HR Strategic Advisor & Analyst

·       Led end-to-end compensation analysis using BLS/OES data and current local job postings.

·       Quantified the cost of employee turnover using conservative industry benchmarks.

·       Framed compensation recommendations as risk mitigation and cost avoidance, not discretionary increases.

·       Prepared executive-ready documentation designed for engineering- and board-level audiences.

Key Actions

·       Conducted local market analysis for AR/AP and Administrative Assistant roles using external labor data.

·       Benchmarked internal pay against market medians and advertised ranges.

·       Developed conservative cost-of-turnover estimates using the midpoint of widely accepted 20–30% benchmarks.

·       Clearly distinguished between quantifiable costs (recruiting, onboarding, lost productivity) and secondary systemic impacts (morale, workload distribution, productivity loss).

·       Produced a concise executive summary suitable for senior leadership and board review.

Recommendation

Proposed targeted base-pay adjustments to align roles closer to the local market: - Administrative Assistant: $18 → $21/hour - Accounts Payable / Accounts Receivable Specialists: $20 → $23/hour

Positioned adjustments as the lower-cost alternative to employee replacement.

Cost Comparison (Conservative Estimates)

·       Estimated cost of turnover: ~ $11,000 per employee (one-time)

·       Estimated cost of retention: ~ $6,200 per employee per year

Estimates intentionally excluded indirect costs such as team disruption, errors, delayed collections, institutional knowledge loss, and reduced morale.

Risk of Inaction

·       Increased likelihood of employee turnover

·       Higher workload and productivity loss for remaining staff

·       Negative impact on employee engagement and morale

·       Operational disruption and increased management time

Outcome

Provided leadership with a clear, data-driven decision framework outlining compensation risk, financial tradeoffs, and operational implications to support informed executive and board-level decision-making.

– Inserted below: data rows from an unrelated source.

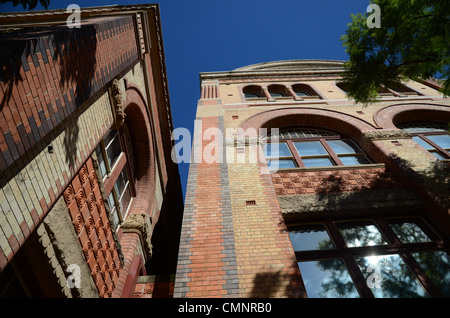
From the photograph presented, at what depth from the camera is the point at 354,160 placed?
24.6 ft

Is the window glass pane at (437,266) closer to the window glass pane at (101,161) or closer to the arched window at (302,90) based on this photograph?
the window glass pane at (101,161)

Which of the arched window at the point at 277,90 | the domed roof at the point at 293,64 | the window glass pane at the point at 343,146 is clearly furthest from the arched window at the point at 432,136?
the domed roof at the point at 293,64

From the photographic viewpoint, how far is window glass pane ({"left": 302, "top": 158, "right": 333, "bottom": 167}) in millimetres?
7234

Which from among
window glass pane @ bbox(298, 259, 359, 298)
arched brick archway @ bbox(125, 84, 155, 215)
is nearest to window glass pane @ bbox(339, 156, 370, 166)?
window glass pane @ bbox(298, 259, 359, 298)

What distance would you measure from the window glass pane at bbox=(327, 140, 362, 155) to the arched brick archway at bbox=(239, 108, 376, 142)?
0.98 feet

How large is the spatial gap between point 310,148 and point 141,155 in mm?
6028

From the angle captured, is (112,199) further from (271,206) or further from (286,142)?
(286,142)

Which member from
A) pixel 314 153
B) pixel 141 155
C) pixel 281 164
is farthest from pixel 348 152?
pixel 141 155

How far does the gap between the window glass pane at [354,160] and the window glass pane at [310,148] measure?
59cm

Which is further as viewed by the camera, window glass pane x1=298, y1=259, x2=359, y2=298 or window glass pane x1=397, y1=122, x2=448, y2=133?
window glass pane x1=397, y1=122, x2=448, y2=133

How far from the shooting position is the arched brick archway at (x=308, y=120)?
27.6 ft

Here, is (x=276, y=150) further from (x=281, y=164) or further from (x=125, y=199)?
(x=125, y=199)

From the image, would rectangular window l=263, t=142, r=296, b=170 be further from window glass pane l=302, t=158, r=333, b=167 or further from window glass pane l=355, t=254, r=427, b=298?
window glass pane l=355, t=254, r=427, b=298

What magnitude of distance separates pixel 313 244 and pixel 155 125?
722 centimetres
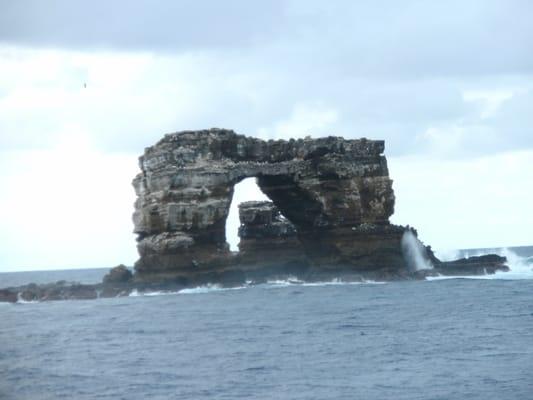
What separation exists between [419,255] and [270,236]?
1011 cm

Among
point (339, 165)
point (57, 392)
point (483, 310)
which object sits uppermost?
point (339, 165)

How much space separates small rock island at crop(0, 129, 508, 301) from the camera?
228 ft

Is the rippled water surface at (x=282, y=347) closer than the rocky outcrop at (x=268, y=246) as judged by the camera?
Yes

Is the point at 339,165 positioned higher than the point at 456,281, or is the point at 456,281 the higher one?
the point at 339,165

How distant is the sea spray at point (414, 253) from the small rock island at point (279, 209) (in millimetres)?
64

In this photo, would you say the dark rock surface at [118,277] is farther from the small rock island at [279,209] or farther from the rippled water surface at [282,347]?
the rippled water surface at [282,347]

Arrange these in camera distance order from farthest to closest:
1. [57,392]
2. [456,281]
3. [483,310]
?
[456,281]
[483,310]
[57,392]

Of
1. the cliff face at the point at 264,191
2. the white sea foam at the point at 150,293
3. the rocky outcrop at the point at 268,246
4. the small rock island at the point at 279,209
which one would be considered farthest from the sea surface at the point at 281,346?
the rocky outcrop at the point at 268,246

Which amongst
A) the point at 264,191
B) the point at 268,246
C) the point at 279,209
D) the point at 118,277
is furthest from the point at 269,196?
the point at 118,277

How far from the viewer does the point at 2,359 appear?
134ft

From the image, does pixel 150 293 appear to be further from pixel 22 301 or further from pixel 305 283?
pixel 305 283

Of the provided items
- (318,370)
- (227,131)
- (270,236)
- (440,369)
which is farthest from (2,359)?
(270,236)

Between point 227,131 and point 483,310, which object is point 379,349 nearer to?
point 483,310

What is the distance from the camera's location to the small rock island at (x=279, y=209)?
69500 millimetres
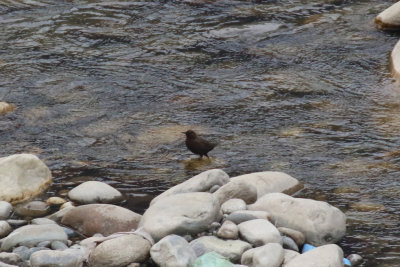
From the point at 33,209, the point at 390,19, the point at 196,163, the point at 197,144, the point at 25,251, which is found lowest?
the point at 196,163

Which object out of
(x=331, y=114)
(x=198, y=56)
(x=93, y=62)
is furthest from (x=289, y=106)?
(x=93, y=62)

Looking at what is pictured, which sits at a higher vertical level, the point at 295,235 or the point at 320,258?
the point at 320,258

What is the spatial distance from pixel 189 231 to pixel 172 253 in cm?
44

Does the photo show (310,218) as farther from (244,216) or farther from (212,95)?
(212,95)

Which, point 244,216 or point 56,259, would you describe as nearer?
point 56,259

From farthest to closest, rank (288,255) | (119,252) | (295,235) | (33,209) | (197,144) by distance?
(197,144), (33,209), (295,235), (288,255), (119,252)

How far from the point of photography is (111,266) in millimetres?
5621

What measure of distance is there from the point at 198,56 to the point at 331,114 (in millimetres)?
2675

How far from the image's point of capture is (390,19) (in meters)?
12.0

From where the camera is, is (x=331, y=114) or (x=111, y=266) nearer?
(x=111, y=266)

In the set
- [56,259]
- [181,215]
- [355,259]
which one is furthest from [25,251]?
[355,259]

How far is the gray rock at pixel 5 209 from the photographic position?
666 cm

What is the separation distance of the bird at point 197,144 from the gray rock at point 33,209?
165 cm

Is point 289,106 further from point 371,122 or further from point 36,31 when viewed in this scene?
point 36,31
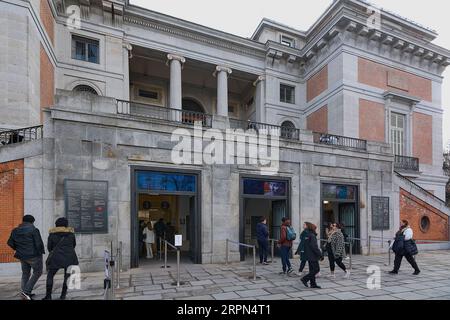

Skills & Competencies Demonstrated

·       Executive advisory & influence

·       Compensation analysis & benchmarking

·       Retention risk assessment

·       Cost modeling & data storytelling

·       Professional judgment in quantifying vs. contextualizing people-related impacts

Key Insight

Demonstrated the importance of balancing rigorous financial analysis with thoughtful acknowledgment of broader organizational impacts—maintaining credibility with data-driven leadership while surfacing real workforce risk.